[[ EXERCISE MATERIAL, beginning ]]

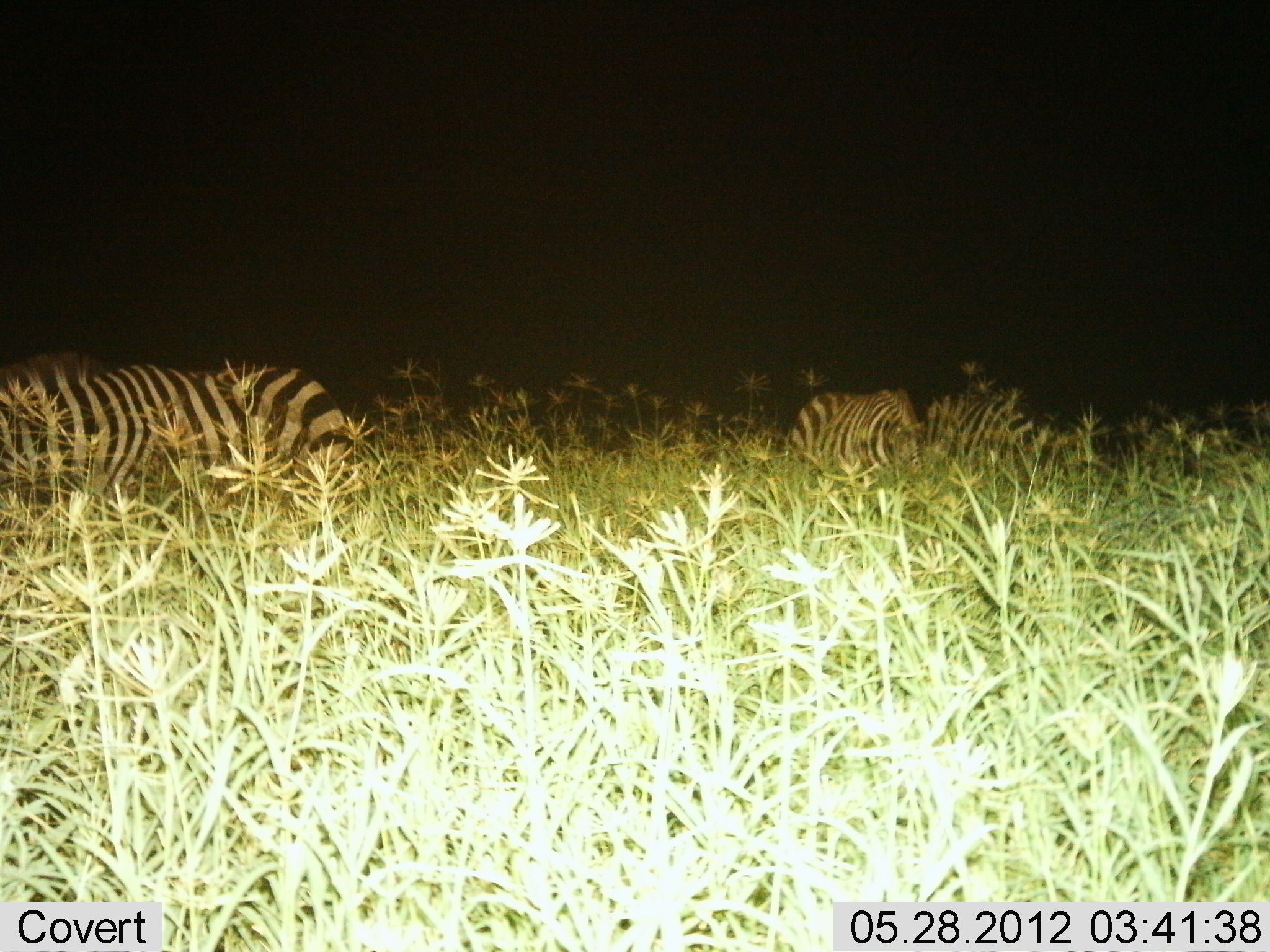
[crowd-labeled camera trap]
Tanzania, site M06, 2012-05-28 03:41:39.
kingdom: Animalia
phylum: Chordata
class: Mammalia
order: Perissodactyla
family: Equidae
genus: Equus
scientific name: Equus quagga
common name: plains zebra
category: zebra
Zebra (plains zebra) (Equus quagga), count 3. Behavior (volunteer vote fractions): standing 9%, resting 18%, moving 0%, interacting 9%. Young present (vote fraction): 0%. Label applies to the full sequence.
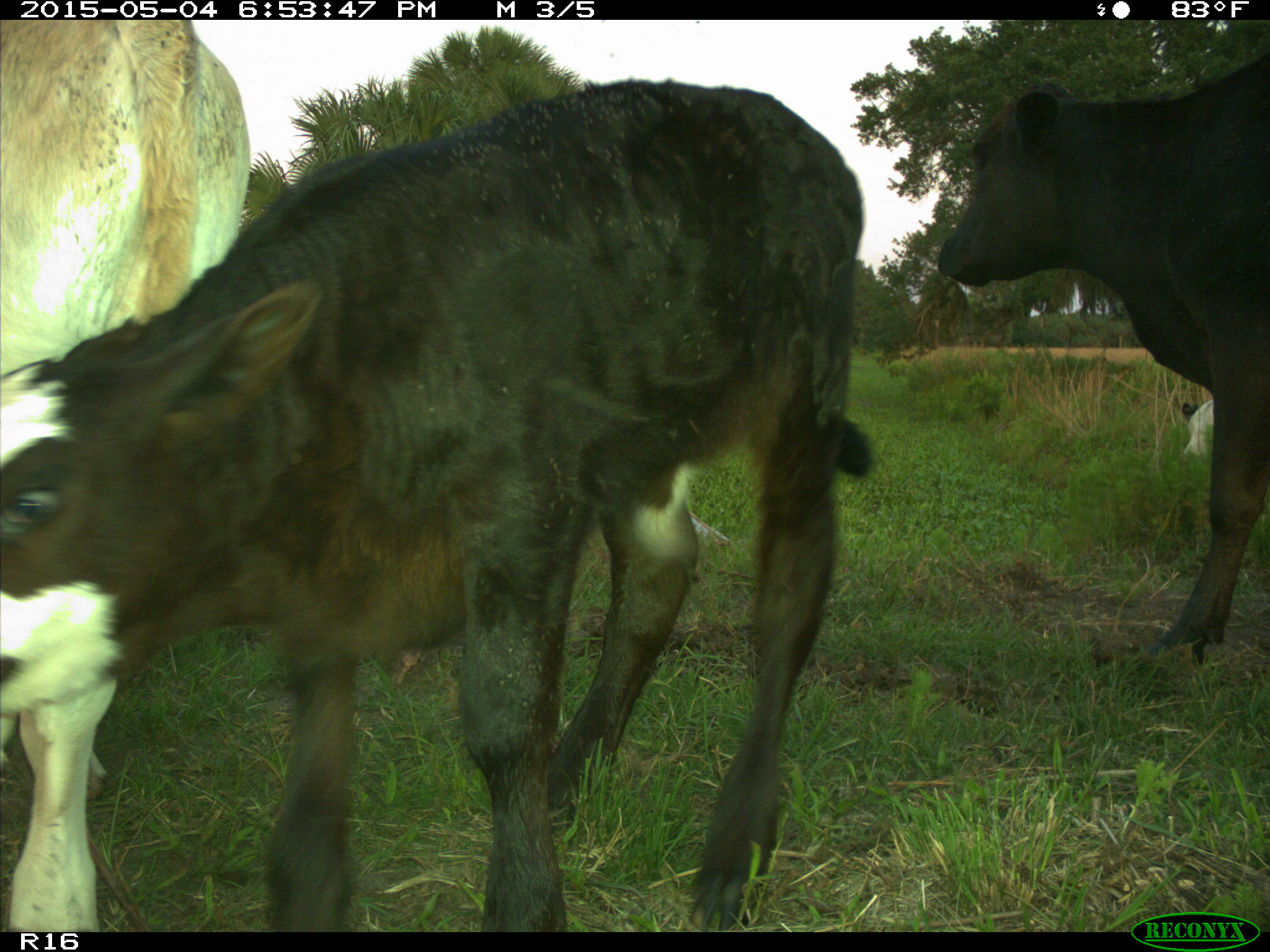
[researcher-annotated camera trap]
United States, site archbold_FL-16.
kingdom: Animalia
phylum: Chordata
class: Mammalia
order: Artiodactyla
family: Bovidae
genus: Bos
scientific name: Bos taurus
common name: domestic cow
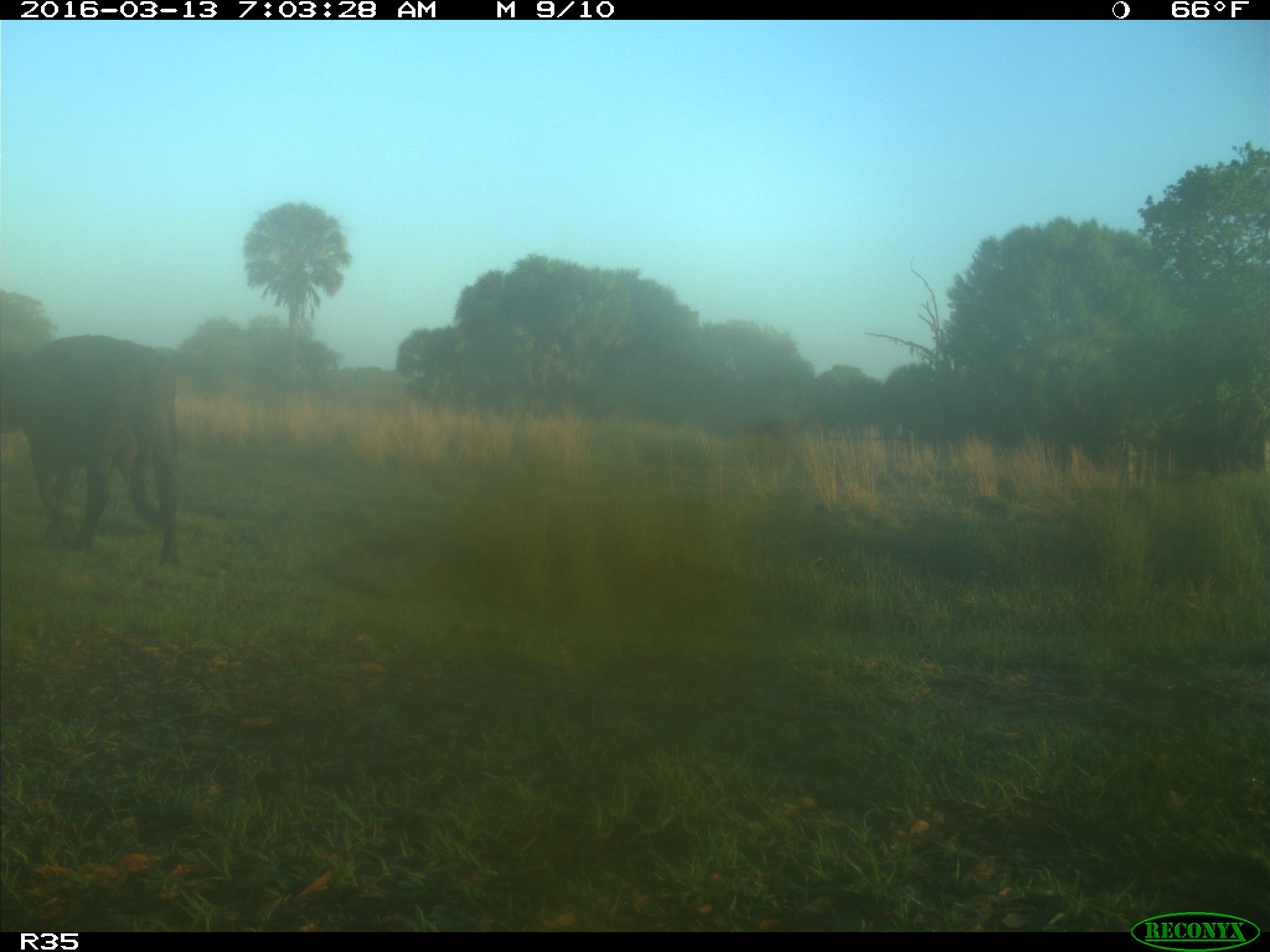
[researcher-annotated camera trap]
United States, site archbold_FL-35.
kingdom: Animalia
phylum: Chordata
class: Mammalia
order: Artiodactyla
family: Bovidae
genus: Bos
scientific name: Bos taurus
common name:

[[ EXERCISE MATERIAL, end ]]

REQUIRED ACTION → Omit the pictures; set down each record exactly.

FINAL ANSWER →
[crowd-labeled camera trap]
Tanzania, site M06, 2012-05-28 03:41:39.
kingdom: Animalia
phylum: Chordata
class: Mammalia
order: Perissodactyla
family: Equidae
genus: Equus
scientific name: Equus quagga
common name: plains zebra
category: zebra
Zebra (plains zebra) (Equus quagga), count 3. Behavior (volunteer vote fractions): standing 9%, resting 18%, moving 0%, interacting 9%. Young present (vote fraction): 0%. Label applies to the full sequence.
[researcher-annotated camera trap]
United States, site archbold_FL-16.
kingdom: Animalia
phylum: Chordata
class: Mammalia
order: Artiodactyla
family: Bovidae
genus: Bos
scientific name: Bos taurus
common name: domestic cow
[researcher-annotated camera trap]
United States, site archbold_FL-35.
kingdom: Animalia
phylum: Chordata
class: Mammalia
order: Artiodactyla
family: Bovidae
genus: Bos
scientific name: Bos taurus
common name:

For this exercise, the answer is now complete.